Les entreprises au coeur de l'ecologie

Rose et Oak, 35 ans, Thailandais. Ils ont créé "Rabbit in the moon", une fondation dont l'action originale vise à éduquer, via des activités artistiques, les enfants à la préservation de la forêt .

L'art au service de l'environnement

Nous avons rencontré à Bangkok, Rose et Oak Lee, fondateurs de “Rabbit in the moon”. Créée il y a dix ans, cette fondation vise à protéger les forêts naturelles dont il ne reste plus que 25% en Thaïlande. Partant du constat que la première cause de la destruction de la forêt est l’Homme, la fondation s’attaque à la base du problème en « enseignant » la Nature aux adultes de demain, les enfants.

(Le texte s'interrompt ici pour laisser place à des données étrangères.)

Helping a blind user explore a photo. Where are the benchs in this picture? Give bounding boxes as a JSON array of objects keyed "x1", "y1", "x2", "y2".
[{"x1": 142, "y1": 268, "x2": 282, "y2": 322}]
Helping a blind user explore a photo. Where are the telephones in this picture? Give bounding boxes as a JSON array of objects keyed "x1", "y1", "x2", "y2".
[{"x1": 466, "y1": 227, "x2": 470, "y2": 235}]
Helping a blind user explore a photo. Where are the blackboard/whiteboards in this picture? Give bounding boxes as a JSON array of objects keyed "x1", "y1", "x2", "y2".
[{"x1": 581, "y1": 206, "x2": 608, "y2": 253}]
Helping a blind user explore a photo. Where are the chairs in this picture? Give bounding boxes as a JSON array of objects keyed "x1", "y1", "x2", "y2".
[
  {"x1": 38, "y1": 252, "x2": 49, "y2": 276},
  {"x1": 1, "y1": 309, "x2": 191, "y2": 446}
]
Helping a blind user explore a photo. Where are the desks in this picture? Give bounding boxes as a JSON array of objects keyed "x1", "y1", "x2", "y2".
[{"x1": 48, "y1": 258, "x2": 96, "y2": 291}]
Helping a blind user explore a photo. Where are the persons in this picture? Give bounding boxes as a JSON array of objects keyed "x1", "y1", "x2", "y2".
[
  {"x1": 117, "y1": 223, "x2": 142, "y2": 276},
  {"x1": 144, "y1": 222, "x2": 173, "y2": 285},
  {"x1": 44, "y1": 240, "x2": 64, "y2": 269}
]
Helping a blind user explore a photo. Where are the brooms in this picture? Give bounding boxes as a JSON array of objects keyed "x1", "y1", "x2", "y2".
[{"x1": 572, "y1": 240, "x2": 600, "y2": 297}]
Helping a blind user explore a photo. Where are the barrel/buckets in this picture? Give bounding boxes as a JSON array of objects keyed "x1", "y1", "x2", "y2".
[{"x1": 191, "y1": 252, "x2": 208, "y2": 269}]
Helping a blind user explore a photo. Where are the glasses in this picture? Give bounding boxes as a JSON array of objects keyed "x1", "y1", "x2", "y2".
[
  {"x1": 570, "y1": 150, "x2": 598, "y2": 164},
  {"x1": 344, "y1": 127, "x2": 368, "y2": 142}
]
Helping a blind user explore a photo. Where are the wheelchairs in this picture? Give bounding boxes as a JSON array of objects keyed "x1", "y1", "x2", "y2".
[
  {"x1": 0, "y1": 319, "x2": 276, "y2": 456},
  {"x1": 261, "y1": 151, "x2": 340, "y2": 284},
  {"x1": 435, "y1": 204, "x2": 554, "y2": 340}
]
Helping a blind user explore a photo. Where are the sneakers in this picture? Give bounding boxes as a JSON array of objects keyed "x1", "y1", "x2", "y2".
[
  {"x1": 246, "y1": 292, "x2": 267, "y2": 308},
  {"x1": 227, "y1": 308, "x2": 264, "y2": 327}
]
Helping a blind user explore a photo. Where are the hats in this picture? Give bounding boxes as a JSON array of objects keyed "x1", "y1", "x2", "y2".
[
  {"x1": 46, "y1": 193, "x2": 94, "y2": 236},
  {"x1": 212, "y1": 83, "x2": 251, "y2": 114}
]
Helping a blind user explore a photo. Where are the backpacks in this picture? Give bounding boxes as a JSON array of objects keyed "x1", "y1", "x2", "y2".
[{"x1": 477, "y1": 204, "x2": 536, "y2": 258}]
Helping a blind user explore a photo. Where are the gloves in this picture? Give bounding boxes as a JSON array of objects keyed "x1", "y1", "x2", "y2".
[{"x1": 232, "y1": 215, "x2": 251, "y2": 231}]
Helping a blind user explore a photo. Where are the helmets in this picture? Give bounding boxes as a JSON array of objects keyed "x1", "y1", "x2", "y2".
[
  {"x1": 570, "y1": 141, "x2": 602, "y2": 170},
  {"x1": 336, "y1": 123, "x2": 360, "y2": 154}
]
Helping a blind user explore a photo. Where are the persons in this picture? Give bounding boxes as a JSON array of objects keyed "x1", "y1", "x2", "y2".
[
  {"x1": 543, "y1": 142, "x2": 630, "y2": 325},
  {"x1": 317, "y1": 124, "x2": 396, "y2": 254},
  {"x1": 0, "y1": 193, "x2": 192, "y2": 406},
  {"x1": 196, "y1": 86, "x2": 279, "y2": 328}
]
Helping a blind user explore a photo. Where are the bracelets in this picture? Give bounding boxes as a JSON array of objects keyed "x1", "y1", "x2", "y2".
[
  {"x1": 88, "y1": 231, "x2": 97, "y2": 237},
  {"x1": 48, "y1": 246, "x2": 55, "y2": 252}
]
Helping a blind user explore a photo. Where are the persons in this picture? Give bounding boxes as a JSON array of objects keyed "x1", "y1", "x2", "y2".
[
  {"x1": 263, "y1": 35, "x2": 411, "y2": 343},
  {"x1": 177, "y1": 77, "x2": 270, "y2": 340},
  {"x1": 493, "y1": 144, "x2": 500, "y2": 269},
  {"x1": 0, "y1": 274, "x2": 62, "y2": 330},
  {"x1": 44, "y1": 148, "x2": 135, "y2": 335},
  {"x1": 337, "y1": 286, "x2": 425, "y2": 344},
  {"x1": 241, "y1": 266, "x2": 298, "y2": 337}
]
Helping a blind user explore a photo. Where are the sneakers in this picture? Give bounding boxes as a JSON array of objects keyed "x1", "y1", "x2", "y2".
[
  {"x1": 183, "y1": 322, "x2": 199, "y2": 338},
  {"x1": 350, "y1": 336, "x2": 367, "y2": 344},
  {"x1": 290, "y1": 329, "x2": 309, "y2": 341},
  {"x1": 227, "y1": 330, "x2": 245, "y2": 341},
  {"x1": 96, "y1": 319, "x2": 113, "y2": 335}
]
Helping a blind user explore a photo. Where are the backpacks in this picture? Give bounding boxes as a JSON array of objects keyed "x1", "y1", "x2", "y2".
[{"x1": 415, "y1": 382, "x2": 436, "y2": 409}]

Pour cela, un angle d’action très original est choisi : comprendre la Nature grâce à des activités artistiques très concrètes et encourager les enfants à trouver des solutions aux problèmes environnementaux grâce à leur imagination. L’idée est exprimée dans le nom « lapin dans la lune » : en Thaïlande, un conte dit aux enfants que s’ils regardent bien, ils verront sur la lune leur grand-mère ou leur grand-père disparus ainsi qu’un petit lapin qui leur tient compagnie. Les enfants y croient et imaginent ce petit lapin, mais lorsqu’ils grandissent, ils comprennent qu’il n’existe pas, sont déçus et n’ont plus recours à leur imagination.

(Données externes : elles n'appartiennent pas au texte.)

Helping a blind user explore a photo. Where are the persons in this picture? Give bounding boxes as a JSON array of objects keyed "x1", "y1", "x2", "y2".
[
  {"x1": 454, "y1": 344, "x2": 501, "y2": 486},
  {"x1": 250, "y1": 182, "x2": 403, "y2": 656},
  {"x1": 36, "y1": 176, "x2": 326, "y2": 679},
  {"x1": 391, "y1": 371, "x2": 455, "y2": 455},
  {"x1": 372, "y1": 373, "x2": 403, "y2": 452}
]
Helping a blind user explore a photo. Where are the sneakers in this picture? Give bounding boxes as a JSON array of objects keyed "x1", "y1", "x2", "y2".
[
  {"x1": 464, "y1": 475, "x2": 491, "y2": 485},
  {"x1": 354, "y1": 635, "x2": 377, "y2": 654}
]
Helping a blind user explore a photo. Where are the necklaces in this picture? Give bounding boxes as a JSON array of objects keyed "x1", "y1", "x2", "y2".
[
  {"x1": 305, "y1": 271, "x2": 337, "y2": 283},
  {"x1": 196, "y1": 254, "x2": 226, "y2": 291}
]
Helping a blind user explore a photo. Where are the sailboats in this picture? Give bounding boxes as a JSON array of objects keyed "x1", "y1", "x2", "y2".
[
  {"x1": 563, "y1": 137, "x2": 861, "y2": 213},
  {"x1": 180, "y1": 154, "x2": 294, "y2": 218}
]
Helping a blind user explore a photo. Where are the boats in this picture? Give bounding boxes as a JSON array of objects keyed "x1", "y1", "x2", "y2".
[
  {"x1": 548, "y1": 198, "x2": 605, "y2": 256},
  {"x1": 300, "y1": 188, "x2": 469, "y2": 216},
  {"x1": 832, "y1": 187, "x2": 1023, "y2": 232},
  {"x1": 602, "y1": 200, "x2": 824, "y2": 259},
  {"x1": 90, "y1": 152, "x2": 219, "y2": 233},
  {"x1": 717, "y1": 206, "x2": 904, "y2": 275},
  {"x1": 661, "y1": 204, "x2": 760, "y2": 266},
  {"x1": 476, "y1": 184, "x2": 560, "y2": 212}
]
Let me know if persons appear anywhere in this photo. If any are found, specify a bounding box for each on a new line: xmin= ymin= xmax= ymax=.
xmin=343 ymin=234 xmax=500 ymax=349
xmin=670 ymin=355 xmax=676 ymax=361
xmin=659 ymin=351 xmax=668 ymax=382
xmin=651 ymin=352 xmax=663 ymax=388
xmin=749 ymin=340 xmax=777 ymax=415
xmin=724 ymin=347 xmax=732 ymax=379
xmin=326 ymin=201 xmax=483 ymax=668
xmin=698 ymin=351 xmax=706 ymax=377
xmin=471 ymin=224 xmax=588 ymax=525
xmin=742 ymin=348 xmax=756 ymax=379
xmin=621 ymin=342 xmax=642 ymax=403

La Fondation souhaite que les enfants travaillent en trois étapes successives :

  • prendre conscience des problèmes environnementaux (grâce aux arts)
  • empêcher de nouveaux problèmes d’apparaître (grâce à leur action)
  • et trouver des solutions pour les réparer (grâce à leur imagination).

L'art pour prendre conscience des problèmes environnementaux

D’après Rose si l’on ne prend pas assez soin de la forêt c’est parce qu’on ne la connaît pas, et que l’on n’a pas appris à l’aimer. Elle veut donc que les enfants regardent la Nature avec un nouvel œil. Pour cela elle a créé les « études de la Nature ». Cet atelier est constitué d’enfants défavorisés d’origine coréenne qui habitent à la frontière birmane et n’ont pas le droit à l’école. Vivant déjà en forêt, ils apprennent à mieux la connaître à travers différentes activités artistiques sur le terrain. Ils l’expérimentent et l’apprécient grâce à leurs « six sens » (la créativité étant le sixième selon Oak).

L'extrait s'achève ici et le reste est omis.